» **The problem**:
Copy out the rows from the line with "When looking at" up to and including the line with "2125 inches", keeping every line as it is.

-- -- --

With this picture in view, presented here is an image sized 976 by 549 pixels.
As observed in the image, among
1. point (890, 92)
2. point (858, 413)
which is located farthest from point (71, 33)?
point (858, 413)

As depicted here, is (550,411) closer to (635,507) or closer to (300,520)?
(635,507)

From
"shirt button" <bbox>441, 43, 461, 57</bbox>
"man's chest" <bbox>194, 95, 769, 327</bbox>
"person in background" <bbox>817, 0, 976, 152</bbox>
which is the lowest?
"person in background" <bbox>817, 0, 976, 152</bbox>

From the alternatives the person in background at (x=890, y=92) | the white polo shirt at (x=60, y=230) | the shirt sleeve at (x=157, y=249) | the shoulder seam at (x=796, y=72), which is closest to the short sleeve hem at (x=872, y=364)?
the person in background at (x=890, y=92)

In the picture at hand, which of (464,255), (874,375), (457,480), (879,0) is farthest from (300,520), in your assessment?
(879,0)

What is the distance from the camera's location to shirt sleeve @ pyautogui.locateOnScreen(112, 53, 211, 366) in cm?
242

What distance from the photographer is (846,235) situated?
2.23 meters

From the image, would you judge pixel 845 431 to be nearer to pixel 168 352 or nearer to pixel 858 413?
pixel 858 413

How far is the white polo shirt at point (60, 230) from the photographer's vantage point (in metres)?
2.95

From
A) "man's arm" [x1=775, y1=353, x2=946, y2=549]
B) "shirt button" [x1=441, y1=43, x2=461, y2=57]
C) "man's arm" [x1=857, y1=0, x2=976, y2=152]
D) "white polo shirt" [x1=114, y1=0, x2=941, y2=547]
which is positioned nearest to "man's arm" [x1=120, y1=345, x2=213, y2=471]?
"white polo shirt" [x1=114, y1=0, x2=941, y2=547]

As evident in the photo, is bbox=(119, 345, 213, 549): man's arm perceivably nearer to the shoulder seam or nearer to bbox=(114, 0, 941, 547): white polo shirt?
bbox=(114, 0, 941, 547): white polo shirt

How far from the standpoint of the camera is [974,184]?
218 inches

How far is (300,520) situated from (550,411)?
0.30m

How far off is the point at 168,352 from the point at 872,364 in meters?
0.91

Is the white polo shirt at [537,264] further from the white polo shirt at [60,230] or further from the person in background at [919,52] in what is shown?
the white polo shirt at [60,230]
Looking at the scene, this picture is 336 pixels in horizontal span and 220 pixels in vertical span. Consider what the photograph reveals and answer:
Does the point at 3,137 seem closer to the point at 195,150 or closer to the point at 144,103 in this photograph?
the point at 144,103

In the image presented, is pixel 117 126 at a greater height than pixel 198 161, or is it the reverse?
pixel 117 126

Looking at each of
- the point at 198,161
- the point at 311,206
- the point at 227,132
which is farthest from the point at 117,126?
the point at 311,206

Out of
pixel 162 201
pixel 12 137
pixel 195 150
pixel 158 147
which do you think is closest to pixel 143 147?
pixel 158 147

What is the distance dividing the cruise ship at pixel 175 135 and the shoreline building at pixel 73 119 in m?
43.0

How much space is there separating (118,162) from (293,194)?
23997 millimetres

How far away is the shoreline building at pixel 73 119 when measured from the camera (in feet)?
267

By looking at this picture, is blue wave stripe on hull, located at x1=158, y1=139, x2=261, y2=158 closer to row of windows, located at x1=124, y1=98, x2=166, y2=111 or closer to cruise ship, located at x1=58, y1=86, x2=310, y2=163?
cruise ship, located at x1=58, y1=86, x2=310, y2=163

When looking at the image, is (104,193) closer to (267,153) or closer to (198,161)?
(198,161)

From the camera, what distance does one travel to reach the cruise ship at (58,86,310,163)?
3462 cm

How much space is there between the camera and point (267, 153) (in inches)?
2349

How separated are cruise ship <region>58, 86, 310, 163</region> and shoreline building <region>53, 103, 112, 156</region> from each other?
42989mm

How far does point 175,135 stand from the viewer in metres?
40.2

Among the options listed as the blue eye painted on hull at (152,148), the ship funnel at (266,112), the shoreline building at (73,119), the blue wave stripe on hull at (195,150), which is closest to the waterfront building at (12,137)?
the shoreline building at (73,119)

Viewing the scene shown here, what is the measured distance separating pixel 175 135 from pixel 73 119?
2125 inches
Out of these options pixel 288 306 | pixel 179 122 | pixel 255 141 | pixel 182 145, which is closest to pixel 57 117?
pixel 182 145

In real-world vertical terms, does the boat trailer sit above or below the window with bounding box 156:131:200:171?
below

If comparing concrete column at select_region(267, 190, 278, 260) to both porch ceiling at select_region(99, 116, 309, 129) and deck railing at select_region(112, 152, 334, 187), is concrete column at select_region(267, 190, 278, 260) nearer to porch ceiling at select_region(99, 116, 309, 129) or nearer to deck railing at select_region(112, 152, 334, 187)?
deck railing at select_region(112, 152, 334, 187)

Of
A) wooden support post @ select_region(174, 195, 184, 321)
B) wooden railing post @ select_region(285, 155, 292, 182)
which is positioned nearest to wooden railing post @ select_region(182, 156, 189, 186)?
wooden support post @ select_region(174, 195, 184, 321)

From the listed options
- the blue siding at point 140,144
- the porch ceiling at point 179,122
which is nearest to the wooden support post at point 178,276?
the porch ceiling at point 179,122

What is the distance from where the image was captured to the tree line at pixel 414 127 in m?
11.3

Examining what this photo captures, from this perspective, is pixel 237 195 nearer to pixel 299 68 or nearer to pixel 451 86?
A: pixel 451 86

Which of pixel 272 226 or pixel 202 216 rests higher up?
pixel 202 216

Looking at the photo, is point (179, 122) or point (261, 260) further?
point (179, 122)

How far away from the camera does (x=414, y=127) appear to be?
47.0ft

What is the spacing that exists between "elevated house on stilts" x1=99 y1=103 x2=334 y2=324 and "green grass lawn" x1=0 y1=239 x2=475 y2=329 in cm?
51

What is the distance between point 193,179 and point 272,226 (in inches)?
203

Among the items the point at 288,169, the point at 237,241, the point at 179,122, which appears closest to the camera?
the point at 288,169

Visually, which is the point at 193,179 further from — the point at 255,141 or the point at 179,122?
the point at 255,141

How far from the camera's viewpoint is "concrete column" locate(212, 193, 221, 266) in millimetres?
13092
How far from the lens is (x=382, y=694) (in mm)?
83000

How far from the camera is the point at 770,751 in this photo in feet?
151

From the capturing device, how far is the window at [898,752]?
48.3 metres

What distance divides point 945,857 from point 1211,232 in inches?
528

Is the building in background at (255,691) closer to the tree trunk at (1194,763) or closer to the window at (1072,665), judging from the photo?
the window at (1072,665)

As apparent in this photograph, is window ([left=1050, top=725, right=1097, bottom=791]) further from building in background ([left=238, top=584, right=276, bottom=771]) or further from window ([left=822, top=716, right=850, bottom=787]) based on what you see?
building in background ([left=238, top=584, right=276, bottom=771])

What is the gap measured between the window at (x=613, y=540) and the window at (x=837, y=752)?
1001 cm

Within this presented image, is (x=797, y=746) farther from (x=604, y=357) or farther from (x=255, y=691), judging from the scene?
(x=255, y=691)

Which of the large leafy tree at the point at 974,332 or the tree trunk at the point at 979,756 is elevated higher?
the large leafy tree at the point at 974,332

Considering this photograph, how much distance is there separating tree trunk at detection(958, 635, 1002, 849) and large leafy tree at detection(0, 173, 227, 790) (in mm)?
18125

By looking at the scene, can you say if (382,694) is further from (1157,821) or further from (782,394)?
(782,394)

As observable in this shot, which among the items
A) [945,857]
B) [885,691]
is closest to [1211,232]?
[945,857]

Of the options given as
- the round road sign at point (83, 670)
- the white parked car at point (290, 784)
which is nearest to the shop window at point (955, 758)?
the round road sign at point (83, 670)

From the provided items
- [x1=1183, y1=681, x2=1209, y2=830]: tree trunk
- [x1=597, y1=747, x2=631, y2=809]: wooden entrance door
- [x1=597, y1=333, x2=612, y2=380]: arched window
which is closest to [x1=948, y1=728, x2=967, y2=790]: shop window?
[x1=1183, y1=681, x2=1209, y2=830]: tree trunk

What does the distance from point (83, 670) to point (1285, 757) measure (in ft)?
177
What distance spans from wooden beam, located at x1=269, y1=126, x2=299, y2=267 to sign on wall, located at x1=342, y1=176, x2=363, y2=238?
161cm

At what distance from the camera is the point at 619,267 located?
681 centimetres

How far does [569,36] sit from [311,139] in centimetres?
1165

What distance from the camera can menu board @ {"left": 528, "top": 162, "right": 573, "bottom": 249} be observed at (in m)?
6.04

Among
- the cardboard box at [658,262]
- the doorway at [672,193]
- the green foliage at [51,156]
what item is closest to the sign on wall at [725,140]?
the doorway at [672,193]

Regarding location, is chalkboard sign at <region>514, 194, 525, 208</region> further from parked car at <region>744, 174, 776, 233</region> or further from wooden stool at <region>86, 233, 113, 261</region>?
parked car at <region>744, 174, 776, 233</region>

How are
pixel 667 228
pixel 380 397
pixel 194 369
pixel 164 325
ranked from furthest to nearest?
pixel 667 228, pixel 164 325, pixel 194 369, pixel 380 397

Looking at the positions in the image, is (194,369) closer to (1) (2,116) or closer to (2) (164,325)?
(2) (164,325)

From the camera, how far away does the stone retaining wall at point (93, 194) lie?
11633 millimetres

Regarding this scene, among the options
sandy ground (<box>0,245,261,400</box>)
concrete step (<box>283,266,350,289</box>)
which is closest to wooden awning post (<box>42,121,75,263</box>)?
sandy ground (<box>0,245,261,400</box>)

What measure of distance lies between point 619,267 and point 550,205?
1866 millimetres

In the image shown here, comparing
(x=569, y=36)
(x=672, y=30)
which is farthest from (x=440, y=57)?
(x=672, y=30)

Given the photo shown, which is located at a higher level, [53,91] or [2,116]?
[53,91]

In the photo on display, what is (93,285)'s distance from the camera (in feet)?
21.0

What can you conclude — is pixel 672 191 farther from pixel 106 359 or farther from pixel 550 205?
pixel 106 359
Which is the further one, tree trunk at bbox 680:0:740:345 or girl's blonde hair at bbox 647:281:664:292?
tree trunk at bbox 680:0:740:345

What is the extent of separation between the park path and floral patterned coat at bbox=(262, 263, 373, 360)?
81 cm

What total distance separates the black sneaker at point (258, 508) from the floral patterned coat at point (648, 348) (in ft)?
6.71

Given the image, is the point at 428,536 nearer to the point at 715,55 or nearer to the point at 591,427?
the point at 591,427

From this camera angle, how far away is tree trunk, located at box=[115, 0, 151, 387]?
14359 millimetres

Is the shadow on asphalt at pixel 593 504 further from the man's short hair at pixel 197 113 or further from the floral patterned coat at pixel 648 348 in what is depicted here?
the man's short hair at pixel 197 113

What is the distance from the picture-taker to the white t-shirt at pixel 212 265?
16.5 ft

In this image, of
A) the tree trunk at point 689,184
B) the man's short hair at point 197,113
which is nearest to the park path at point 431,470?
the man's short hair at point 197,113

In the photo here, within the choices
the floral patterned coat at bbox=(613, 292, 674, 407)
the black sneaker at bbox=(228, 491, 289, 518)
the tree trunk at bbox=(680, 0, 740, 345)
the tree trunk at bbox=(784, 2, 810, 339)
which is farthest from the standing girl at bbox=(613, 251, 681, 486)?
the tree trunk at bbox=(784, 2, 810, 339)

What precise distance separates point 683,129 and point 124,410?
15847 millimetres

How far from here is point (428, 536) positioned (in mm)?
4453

-- -- --

» **Expected answer**:
When looking at the image, is (104,193) closer to (267,153) or closer to (198,161)?
(198,161)

From the camera, what distance does one travel to reach the cruise ship at (58,86,310,163)?
3462 cm

How much space is there between the camera and point (267, 153) (in inches)?
2349

How separated are cruise ship <region>58, 86, 310, 163</region> and shoreline building <region>53, 103, 112, 156</region> from each other?
42989mm

How far does point 175,135 stand from the viewer in metres?
40.2

Among the options listed as the blue eye painted on hull at (152,148), the ship funnel at (266,112), the shoreline building at (73,119), the blue wave stripe on hull at (195,150), which is closest to the waterfront building at (12,137)?
the shoreline building at (73,119)

Viewing the scene shown here, what is the measured distance separating pixel 175 135 from pixel 73 119?
2125 inches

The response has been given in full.